What is depression

Depression refers to a mental health issue in which an individual experiences a low mood and loss of interest in previously enjoyed activities, for at least two weeks. One in six people will experience depression at some point in their life. Whilst women are more likely than men to be diagnosed with depression, it often occurs during late adolescence for both genders.

Depression vs. Grief

It is normal for traumatic life events, such as the loss of a loved one, to cause periods of grieving. Grief may present itself as waves of painful feelings, intermixed with some positive thoughts. Depression, on the other hand, can cause a persistent low mood over a long period of time, as well as feelings of worthlessness and self loathing.

Signs and Symptoms

A persistent low mood and loss of interest in previously enjoyed activities are the two main signs of depression. 

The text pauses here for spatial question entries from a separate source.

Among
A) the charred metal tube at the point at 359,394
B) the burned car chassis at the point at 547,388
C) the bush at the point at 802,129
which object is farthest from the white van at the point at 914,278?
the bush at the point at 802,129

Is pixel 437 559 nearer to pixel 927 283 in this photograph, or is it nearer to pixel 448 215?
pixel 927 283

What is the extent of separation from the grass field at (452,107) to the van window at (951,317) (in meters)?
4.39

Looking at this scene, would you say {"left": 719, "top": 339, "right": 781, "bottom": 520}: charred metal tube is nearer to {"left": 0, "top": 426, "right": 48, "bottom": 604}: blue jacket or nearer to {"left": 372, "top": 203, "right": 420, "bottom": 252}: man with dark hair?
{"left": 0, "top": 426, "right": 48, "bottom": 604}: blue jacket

However, other symptoms of depression can include:

  • Significant weight loss or weight gain
  • A lack of energy
  • Reduced concentration abilities
  • Recurring thoughts of death, or planning for suicide
  • Feelings of guilt and worthlessness


There is no single cause for depression, instead multiple factors can play in causing it in an individual. Risk factors for depression may include:

  • Environmental factors: such as traumatic or stressful life events. 
  • Biological factors: such as an imbalance of hormones in the brain.
  • Genetics: Depression can run in families.
  • Personality: People with low self-esteem, who do not deal well with stress, or are generally pessimistic may be more likely to become depressed.

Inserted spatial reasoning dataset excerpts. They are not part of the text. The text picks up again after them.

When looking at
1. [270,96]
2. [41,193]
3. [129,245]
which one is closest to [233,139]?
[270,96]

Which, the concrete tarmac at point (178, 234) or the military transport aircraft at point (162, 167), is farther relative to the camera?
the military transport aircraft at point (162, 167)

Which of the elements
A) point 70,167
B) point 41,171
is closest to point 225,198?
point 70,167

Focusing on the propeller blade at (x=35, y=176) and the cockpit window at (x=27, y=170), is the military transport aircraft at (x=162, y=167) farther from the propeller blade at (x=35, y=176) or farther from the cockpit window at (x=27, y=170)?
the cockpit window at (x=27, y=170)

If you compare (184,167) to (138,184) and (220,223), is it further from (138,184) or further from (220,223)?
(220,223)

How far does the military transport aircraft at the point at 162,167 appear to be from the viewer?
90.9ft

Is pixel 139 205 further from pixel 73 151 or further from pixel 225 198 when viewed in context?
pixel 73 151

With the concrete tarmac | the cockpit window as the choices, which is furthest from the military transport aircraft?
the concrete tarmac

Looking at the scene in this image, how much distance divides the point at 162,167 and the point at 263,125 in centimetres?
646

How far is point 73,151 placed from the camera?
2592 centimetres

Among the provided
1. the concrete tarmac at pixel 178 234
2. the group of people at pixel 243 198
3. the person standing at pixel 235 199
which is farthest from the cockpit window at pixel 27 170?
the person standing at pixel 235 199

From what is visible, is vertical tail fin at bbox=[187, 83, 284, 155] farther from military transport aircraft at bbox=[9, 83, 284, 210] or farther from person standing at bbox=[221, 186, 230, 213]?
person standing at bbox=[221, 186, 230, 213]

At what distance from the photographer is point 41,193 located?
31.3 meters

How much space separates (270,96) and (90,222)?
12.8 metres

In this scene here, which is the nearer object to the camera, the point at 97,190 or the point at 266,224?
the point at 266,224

The main types of depression include:

  • Major Depression: Exhibited by episodes of depression that last at least two weeks. Everyday functioning may also be inhibited. Symptoms can be mild, moderate or severe
  • Dysthymia: Symptoms are similar to major depression, however they are less severe and more persistent, being present for at least two years
  • Melancholia: A severe form of depression. Individuals often move more slowly and may experience a complete loss of interest in almost everything
  • Antenatal and Postnatal Depression: Depression that occurs in mothers as a result of pregnancy
  • Seasonal affective disorder (SAD): A mood disorder that follows a seasonal pattern


Depression is among the most treatable of mental disorders. There are two main ways of treating depression, psychotherapy and medication.

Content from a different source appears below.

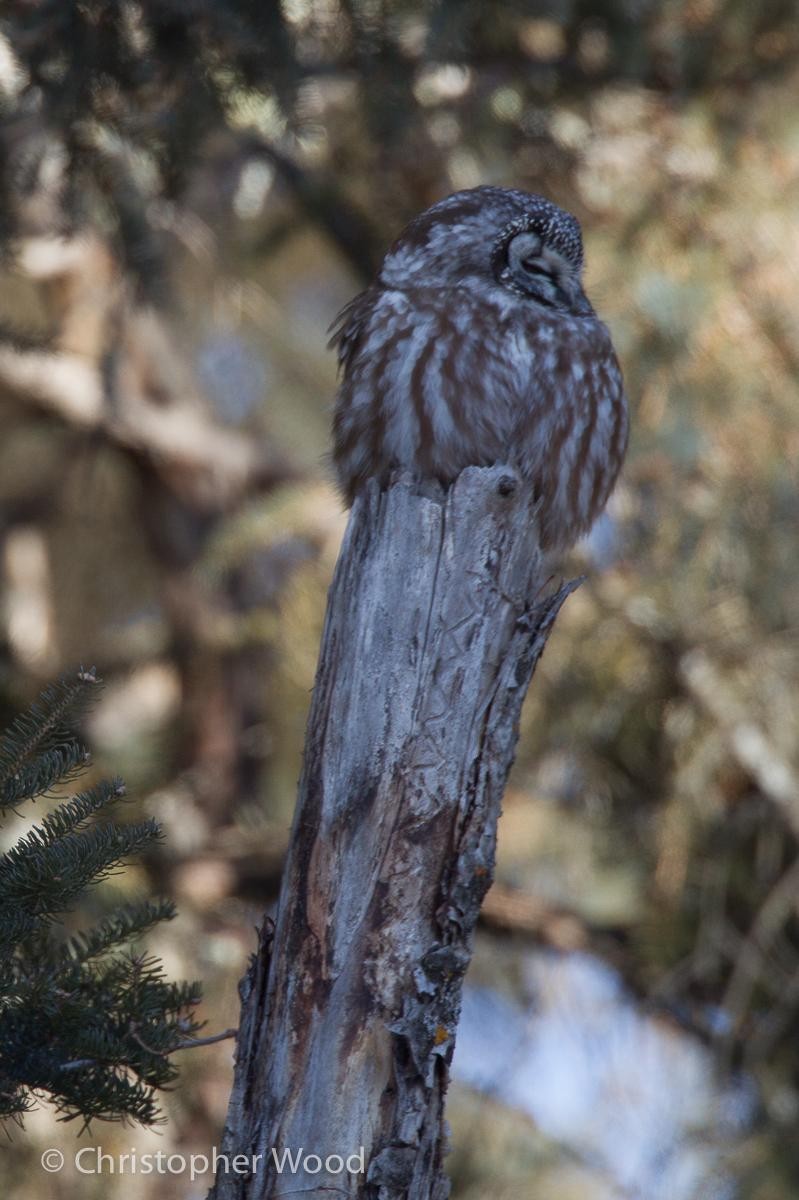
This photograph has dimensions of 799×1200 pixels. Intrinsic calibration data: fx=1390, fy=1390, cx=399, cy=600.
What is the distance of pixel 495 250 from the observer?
137 inches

For milder forms of depression, psychotherapy alone may be enough for successful treatment. However more severe forms of depression may require a combination of the two.

Psychotherapy is the first line of treatment for depression. Therapy often revolves around challenging distorted thinking patterns and helping to build resilience and problem-solving.

Antidepressants are medication that can help to fix chemical imbalances in the brain and thus control symptoms of depression. Whilst many types of antidepressants can be effective in treating symptoms, it may take several trials of medication to find one that fits you.

Self-help strategies, such as adopting healthy coping mechanisms and a healthy lifestyle, as well as reducing stress, can also promote healing.